Le 15 janvier 2019, après un long procès à la Cour Pénale Internationale (CPI), l’ancien président Ivoirien Laurent Gbagbo se voyait acquitté des charges qui pesaient contre lui. Sa libération dans la foulée était accompagnée des conditions restrictives car il était  contraint de ne pas quitter Bruxelles sans l’autorisation accordée par la CPI. En date du 28 mai 2020, la levée de ces conditions restrictives était synonyme pour l’ancien chef d’Etat d’une capacité de mouvance même en dehors de la Belgique, à condition que l’Etat dans lequel celui-ci souhaitait se rendre ait au préalable accepté de l’accueillir. 

Rappel des faits

Le 3 octobre 2011, la Chambre préliminaire III a autorisé l’ouverture d’une enquête en Côte d’Ivoire en rapport avec les crimes relevant de la compétence de la Cour perpétrés depuis le 28 novembre 2010. En effet, selon le procureur de la CPI, il y avait une base raisonnable de croire que des crimes graves avaient été commis en Côte d’ivoire pendant la période postélectorale de 2010. 

Laurent Gbagbo à la CPI

C’est dans ce sens qu’un mandat d’arrêt international avait été émis contre Laurent Gbagbo le 23 novembre 2011, à la suite de quoi les autorités ivoiriennes avaient procédé à son arrestation et à sa remise à la CPI le 30 novembre 2011. Il était suspecté de crimes contre l’humanité qui auraient été commis en Côte d’Ivoire entre le 16 décembre 2010 et le 12 avril 2011 à la suite des élections présidentielles contestées du 28 novembre 2010. Les actes prétendument commis incluaient le meurtre, le viol ou autres formes de violences sexuelles, la persécution et d’autres actes inhumains.

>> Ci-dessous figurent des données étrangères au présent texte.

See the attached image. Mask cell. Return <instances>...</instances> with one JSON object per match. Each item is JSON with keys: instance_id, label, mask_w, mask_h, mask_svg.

Un retour, caractéristique d’un enjeu politique majeur à l’approche des présidentielles en Côte d’ivoire

Malgré le refus par la CPI de lui accorder une libération sans conditions, Laurent Gbagbo a ainsi introduit, le 28 juillet 2020 une demande auprès de l’ambassade de Côte d’Ivoire à Bruxelles pour l’obtention d’un passeport et d’un laisser passer. Selon son avocat, Me Habiba Touré, « le président Laurent Gbagbo compte sur la bonne volonté des autorités ivoiriennes afin qu’il lui soit remis son passeport ou un laisser passer pour lui permettre de retourner dans son pays, la Cote d’ivoire ». Ce retour, s’il était acté, constituerait un enjeu majeur dans l’arène politique ivoirienne, en ce sens que les élections présidentielles sont prévues dans trois mois, et que son parti politique, le FPI (Front Populaire Ivoirien) pourrait soutenir sa candidature.

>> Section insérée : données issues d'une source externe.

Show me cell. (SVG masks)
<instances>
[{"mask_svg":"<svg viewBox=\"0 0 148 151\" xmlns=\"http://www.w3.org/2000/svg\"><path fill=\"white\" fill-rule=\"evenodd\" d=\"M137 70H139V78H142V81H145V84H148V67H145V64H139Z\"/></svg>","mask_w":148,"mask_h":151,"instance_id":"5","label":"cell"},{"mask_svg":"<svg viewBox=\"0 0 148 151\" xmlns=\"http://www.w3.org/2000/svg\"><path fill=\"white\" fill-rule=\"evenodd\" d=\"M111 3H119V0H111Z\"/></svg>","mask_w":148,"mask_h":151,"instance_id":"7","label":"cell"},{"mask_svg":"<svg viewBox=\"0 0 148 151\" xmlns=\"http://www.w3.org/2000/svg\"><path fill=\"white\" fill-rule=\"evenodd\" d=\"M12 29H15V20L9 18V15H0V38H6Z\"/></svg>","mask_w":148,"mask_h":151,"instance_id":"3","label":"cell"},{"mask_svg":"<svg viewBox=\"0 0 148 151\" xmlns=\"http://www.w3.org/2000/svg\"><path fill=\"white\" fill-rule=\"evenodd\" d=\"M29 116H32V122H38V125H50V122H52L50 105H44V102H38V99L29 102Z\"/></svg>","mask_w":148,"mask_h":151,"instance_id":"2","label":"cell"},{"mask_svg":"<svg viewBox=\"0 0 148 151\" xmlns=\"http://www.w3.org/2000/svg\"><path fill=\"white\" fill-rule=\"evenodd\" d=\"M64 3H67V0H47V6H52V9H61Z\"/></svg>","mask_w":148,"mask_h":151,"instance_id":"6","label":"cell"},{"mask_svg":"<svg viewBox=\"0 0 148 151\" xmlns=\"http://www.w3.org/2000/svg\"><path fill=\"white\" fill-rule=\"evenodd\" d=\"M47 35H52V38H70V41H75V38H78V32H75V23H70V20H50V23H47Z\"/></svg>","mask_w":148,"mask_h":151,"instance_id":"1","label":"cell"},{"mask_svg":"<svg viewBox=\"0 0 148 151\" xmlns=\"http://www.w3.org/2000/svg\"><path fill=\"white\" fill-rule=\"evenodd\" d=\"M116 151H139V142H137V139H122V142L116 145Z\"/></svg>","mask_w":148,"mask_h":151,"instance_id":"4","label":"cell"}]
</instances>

Un retour fortement attendu

L’annonce de l’acquittement de Laurent Gbagbo a été saluée par de nombreux africains. En effet, aujourd’hui, de nombreux africains voient la CPI comme une institution qui vise à pérenniser la suprématie blanche en ne ciblant que les africains qui ne seraient pas dociles face aux ordres du maitre blanc. Ce mécanisme à tête chercheuse de la Cour est fortement décrié dans les milieux africains et on assiste aujourd’hui à un quasi-divorce dans les relations entre les Etats africains et la CPI. Même si au départ on a vu un certain engouement de la part des Etats africains à remettre leurs nationaux à la CPI, aujourd’hui, à l’observation, on constate que les Etats africains y sont déjà profondément réfractaires.

Si Laurent Gbagbo réussissait donc à rentrer en Côte d’ivoire, ce serait une mini victoire pour ce panafricaniste de longue date, mais une grande victoire pour l’Afrique qui n’hésite plus à se mettre en avant pour lutter contre le néo-impérialisme occidental. Inutile de dire que son retour est attendu par de nombreux sympathisants et des millions d’ivoiriens.